(Dataset entries)
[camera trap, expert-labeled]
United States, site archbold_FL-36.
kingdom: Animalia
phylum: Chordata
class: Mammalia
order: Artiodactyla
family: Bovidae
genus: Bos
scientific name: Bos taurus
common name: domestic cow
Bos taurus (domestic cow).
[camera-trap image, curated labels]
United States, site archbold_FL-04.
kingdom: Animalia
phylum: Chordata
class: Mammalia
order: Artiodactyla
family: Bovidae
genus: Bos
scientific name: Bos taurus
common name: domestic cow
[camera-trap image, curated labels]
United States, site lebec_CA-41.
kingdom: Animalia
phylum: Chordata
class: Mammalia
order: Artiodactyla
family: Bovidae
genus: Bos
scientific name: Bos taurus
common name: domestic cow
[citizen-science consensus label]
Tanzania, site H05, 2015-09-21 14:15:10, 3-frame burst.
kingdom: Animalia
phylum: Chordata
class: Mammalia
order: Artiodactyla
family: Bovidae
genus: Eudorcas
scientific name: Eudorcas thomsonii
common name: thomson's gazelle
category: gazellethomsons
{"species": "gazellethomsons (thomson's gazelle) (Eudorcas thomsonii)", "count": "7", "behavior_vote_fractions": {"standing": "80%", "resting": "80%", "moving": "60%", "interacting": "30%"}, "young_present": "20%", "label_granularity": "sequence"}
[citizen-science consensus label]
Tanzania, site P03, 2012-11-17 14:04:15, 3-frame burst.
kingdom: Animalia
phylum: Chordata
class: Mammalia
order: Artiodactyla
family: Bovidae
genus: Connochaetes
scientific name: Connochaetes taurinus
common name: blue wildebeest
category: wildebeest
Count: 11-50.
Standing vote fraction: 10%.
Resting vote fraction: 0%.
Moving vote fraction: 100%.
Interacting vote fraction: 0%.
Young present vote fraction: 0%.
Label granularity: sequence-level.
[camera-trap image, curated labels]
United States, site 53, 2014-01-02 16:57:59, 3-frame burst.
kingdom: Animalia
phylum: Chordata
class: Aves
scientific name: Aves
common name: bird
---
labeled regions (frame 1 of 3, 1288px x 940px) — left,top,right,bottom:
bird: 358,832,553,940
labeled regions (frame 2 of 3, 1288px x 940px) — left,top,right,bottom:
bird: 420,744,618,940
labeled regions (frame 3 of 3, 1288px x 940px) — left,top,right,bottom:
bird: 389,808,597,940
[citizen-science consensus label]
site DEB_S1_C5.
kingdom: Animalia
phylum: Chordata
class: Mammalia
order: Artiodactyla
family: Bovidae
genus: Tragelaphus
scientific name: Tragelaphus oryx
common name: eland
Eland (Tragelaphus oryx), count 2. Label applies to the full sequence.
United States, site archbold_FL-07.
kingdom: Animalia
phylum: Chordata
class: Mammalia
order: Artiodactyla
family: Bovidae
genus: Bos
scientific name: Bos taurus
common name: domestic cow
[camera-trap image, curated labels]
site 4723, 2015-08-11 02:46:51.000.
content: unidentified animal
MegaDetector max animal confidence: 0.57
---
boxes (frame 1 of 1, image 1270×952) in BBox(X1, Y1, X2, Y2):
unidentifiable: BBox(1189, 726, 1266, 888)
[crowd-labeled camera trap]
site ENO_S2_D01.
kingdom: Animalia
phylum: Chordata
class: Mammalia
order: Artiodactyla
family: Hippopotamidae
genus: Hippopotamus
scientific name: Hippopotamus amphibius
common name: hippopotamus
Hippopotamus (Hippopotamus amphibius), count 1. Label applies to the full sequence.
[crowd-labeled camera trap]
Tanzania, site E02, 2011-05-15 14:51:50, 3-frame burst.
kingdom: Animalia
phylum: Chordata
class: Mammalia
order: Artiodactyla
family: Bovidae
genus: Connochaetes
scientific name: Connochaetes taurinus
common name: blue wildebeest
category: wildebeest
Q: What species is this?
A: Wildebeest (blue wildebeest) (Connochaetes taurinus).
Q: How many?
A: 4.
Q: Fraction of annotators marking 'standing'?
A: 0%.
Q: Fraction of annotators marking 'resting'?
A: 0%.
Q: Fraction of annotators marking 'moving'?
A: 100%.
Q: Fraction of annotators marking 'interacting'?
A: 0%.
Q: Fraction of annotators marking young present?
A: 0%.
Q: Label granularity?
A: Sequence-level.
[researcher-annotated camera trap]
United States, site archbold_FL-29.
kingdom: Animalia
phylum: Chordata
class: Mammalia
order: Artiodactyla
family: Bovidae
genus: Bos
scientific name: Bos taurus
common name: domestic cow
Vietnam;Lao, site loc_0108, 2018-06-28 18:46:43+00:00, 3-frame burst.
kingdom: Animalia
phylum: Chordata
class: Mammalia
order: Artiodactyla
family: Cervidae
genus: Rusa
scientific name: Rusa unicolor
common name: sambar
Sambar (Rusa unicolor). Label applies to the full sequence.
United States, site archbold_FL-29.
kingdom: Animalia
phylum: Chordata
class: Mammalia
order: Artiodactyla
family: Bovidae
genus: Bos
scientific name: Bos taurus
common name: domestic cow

→ **BRIEF**
Search the data for the string "burst" and copy out every line where it is found.

→ **WRITTEN ANSWER**
Tanzania, site H05, 2015-09-21 14:15:10, 3-frame burst.
Tanzania, site P03, 2012-11-17 14:04:15, 3-frame burst.
United States, site 53, 2014-01-02 16:57:59, 3-frame burst.
Tanzania, site E02, 2011-05-15 14:51:50, 3-frame burst.
Vietnam;Lao, site loc_0108, 2018-06-28 18:46:43+00:00, 3-frame burst.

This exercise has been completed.